- **FRAGMENTO DEL DOCUMENTO**
--*--

Y que decir de “Romeo y Julieta” (W. Shakespeare-1597), cuya turbante pulsión sexual (por juvenil y por virginal), enmascarada según la moral de aquellos tiempos, era imposible de significar de esa manera tan magistral sin que el autor (borrada por el tiempo su biografía) no fuera un experto conocedor de lo que supone estar enamorado y enamorar.

Pues bien, no me cabe duda de que Jules Massenet, a pesar de su solemne y funcionarial imagen decimonónica, también fue un hombre pasional, pues de lo contrario le hubiera sido imposible escribir su “Werther” (1892) o su “Manon” (1884), la ópera que inaugura la Temporada 2024/25 del Palau de Les Arts y que fue la primera que pude ver y escuchar hace muchos años ya en el Teatro Real.

--*--

- **PREGUNTAS DE ESTUDIO**
**A)** Enumera las obras que se mencionan en el fragmento, cada una con el año que se le asigna.
**B)** Según el fragmento, ¿qué ópera abre la Temporada 2024/25 del Palau de Les Arts?
**C)** Prosigue el fragmento sobre Massenet y sus óperas a partir de la última oración.
El listado no tiene relación con el fragmento.

- **DATOS SIN PROCESAR**
--*--

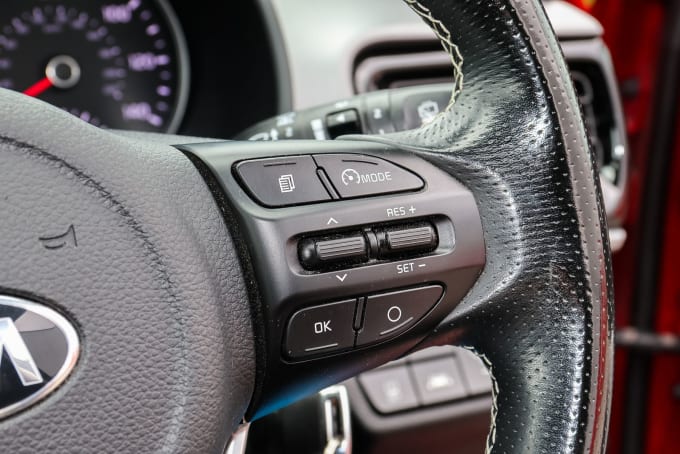 2018 Kia Stonic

--*--

- **RESPUESTAS NUMERADAS**
**A)**
- "Romeo y Julieta" (1597)
- "Werther" (1892)
- "Manon" (1884)

**B)** "Manon", de Jules Massenet.

**C)**
Es tradición (por visión comercial) que el arranque del curso musical en cualquier teatro de ópera principal se cuide, buscando un favor de crítica y público que devenga en prestigio y notoriedad. La venta general de localidades para la temporada puede despuntar o no en función de cuál sea la repercusión inicial. Por lo visto y escuchado en el estreno de ayer, el acierto de esta producción de la Ópera Nacional de Paris no se puede negar:

– Escenografía [8]: Dirigida por Vicent Huguet, en nada molesta a la obra, lo que resulta, hoy en día, excepcional. Muy cuidada y con carácter fastuoso y monumental (los decorados se elevan en toda la extensión vertical de la embocadura del escenario), adelanta la acción original doscientos años hasta los veinte del pasado siglo y sin importunar. Todo muy entonado y en geométrico estilo “art déco” (aparecen incluso las icónicas butacas, otomanas y chaise longue “Barcelona” de Mies van der Rohe), que se complementa con un vestuario espectacular, destacando el comienzo del Tercer Acto, cuya subida de telón arrancó el inédito aplauso del público ante la desbordante composición de color y teatralidad. La iluminación subrayante (atención a los nuevos focos blancos ubicados en los palcos laterales) y los coreográficos movimientos escénicos del abundante personal, redondean un trabajo admirable que merecería un sobresaliente de no mediar un grave inconveniente y es que, ante la dificultad de los frecuentes cambios de escenario, se plantean unos “entretenimientos” que incorporan músicas y bailes ajenos a la obra, rompiendo la unidad de una partitura y un libreto que no admiten injerentes ocurrencias que los puedan perturbar.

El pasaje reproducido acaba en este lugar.